_The task_. Find the line containing "Is point 288,147". Retype it and every line after it through the end of the entries, exactly as written, with nothing added.

··· Provided data ···

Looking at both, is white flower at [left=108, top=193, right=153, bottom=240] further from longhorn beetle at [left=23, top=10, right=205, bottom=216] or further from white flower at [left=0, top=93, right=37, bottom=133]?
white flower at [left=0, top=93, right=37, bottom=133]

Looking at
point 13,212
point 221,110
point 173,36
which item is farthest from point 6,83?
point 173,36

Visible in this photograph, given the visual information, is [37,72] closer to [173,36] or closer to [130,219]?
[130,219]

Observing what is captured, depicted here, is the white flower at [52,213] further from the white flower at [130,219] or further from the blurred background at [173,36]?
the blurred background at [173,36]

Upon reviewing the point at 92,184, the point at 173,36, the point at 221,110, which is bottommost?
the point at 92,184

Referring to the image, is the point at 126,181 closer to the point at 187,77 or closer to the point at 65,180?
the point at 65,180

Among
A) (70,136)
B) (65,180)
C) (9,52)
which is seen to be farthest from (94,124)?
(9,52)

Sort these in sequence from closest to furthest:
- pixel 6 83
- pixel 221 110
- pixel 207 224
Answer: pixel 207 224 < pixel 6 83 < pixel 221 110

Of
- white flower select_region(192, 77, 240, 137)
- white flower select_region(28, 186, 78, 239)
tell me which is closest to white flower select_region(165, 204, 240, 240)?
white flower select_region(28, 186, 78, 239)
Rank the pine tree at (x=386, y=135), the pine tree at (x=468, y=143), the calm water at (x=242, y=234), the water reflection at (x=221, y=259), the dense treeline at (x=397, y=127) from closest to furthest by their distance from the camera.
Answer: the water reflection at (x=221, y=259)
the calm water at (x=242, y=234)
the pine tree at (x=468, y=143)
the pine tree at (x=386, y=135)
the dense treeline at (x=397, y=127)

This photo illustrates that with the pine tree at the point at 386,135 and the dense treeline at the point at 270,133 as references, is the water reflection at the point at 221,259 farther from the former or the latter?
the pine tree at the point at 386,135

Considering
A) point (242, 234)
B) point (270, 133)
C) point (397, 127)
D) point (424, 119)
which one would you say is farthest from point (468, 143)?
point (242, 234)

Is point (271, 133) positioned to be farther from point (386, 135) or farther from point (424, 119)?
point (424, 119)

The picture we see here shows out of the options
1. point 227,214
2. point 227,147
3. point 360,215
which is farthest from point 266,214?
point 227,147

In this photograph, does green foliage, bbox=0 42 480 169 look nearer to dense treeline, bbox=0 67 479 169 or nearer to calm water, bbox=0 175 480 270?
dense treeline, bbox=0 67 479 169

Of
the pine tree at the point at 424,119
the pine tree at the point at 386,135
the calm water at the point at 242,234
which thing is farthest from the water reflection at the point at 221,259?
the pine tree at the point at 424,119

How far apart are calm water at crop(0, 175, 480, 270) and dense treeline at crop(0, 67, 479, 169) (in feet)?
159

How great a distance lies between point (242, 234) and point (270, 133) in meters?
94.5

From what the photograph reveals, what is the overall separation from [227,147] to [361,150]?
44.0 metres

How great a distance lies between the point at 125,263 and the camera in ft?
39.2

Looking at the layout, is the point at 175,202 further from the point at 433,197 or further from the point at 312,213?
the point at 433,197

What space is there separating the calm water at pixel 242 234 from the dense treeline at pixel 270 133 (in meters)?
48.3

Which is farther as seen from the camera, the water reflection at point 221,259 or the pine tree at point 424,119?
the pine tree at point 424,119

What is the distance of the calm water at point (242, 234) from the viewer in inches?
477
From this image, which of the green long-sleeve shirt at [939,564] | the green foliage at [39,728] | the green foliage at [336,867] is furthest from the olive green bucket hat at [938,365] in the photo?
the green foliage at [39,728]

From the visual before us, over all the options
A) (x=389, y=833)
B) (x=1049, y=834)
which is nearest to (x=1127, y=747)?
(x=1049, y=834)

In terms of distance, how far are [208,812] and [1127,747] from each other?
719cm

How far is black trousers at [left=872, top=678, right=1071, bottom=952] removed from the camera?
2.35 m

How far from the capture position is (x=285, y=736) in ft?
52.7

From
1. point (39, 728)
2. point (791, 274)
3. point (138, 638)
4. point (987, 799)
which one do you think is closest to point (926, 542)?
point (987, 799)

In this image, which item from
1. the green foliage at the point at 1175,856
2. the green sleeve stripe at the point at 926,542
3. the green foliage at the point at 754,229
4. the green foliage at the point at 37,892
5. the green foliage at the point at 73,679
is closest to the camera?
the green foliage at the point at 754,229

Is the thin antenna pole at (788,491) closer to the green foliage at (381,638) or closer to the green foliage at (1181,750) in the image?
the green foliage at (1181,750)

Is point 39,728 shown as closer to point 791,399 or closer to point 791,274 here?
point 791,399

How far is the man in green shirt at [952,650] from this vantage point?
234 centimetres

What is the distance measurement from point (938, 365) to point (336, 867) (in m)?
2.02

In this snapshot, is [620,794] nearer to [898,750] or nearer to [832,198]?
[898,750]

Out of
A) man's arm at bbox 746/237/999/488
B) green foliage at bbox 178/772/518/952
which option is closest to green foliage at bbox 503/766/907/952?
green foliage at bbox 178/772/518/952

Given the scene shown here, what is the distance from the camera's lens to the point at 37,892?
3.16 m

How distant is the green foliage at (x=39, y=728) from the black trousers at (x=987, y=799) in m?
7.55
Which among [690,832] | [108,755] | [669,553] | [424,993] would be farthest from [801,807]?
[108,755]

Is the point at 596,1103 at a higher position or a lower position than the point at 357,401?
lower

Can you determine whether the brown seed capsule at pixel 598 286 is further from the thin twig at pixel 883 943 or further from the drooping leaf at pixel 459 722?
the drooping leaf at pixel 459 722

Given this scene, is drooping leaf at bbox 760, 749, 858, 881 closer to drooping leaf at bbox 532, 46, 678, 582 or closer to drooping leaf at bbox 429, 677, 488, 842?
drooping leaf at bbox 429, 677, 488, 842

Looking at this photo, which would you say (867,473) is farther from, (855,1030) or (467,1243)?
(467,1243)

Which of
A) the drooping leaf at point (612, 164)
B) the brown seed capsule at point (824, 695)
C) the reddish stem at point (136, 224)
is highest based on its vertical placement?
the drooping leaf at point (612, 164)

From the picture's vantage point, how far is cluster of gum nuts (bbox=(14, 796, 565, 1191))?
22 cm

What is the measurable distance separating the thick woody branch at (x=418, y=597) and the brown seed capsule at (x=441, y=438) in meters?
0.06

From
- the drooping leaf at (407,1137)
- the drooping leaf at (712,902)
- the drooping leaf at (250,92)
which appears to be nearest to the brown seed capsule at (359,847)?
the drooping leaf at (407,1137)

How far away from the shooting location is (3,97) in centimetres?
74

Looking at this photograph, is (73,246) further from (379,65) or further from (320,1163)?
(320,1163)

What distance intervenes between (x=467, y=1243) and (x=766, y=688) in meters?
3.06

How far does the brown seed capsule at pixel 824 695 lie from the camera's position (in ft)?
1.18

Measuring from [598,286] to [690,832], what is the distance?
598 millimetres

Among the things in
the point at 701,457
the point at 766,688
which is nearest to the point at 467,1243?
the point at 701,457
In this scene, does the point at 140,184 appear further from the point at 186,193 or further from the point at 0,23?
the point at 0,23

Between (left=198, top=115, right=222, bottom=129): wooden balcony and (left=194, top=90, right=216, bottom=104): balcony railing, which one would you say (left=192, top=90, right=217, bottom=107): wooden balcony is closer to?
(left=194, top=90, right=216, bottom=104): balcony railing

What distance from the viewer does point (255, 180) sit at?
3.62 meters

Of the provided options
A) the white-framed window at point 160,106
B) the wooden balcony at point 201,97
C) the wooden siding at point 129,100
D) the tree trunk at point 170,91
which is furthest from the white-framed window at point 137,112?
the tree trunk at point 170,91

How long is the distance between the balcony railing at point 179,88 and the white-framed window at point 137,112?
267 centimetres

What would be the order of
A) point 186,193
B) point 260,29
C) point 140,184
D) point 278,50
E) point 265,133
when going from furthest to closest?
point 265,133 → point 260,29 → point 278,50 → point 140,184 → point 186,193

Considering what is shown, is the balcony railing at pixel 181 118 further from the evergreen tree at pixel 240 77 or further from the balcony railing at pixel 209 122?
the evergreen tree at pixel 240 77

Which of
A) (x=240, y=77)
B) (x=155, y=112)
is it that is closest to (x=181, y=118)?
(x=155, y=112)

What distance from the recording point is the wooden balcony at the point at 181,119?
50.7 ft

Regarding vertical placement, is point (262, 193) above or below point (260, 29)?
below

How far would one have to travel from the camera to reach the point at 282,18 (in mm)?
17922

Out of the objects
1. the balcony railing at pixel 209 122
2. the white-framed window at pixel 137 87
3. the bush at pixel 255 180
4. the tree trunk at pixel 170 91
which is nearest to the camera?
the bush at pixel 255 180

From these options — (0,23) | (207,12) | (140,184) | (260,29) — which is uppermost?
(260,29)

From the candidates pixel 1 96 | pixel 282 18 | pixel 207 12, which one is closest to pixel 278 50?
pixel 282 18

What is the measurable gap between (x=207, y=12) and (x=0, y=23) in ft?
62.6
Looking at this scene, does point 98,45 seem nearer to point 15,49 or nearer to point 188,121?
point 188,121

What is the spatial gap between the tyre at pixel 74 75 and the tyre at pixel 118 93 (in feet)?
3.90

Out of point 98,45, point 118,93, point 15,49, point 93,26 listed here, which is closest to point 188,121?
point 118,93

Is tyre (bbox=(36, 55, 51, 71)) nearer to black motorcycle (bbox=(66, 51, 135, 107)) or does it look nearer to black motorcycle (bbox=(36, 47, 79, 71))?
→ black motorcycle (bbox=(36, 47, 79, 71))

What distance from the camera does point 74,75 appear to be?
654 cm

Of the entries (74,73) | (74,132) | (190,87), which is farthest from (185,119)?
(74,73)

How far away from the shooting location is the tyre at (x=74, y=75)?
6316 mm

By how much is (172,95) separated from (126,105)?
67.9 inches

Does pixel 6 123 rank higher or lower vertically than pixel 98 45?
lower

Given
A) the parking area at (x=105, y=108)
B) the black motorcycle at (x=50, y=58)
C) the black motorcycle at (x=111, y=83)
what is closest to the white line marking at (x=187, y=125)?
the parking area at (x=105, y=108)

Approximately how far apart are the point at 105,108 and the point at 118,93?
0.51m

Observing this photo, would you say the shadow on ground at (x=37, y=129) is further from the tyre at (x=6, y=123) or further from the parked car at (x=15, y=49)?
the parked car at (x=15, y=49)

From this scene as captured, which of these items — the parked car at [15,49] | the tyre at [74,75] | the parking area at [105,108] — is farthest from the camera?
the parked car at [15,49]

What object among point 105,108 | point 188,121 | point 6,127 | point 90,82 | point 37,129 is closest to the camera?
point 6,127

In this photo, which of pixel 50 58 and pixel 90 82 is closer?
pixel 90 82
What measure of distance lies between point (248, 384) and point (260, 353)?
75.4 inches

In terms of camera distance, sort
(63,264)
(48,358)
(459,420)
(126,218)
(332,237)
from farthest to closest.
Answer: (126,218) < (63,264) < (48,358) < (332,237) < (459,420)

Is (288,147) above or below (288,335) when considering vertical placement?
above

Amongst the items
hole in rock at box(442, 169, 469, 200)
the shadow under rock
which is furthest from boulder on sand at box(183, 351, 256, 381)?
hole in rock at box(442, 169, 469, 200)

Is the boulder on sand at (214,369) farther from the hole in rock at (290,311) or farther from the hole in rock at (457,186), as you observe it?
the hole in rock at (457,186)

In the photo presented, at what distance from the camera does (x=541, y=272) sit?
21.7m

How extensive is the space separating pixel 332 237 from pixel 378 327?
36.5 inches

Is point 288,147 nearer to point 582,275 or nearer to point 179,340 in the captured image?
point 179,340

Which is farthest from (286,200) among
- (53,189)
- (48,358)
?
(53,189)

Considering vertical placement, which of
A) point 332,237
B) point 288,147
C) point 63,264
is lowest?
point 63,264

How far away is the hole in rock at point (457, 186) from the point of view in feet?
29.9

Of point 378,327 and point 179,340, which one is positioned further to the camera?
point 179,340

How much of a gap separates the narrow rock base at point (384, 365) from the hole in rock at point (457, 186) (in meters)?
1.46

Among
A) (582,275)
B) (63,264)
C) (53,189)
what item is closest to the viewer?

···

_Response below_.
Is point 288,147 nearer to point 582,275 or nearer to point 179,340 in the captured image?
point 179,340

Which is farthest from (286,200) among
- (53,189)
- (48,358)
?
(53,189)

Considering vertical placement, which of
A) point 332,237
B) point 288,147
C) point 63,264
is lowest?
point 63,264

How far away is the hole in rock at point (457, 186) from the point of view in feet?
29.9

Of point 378,327 and point 179,340, which one is positioned further to the camera?
point 179,340

How much of a gap separates the narrow rock base at point (384, 365) from the hole in rock at point (457, 186) (in meters)?
1.46

Among
A) (582,275)
B) (63,264)
C) (53,189)
what item is closest to the viewer?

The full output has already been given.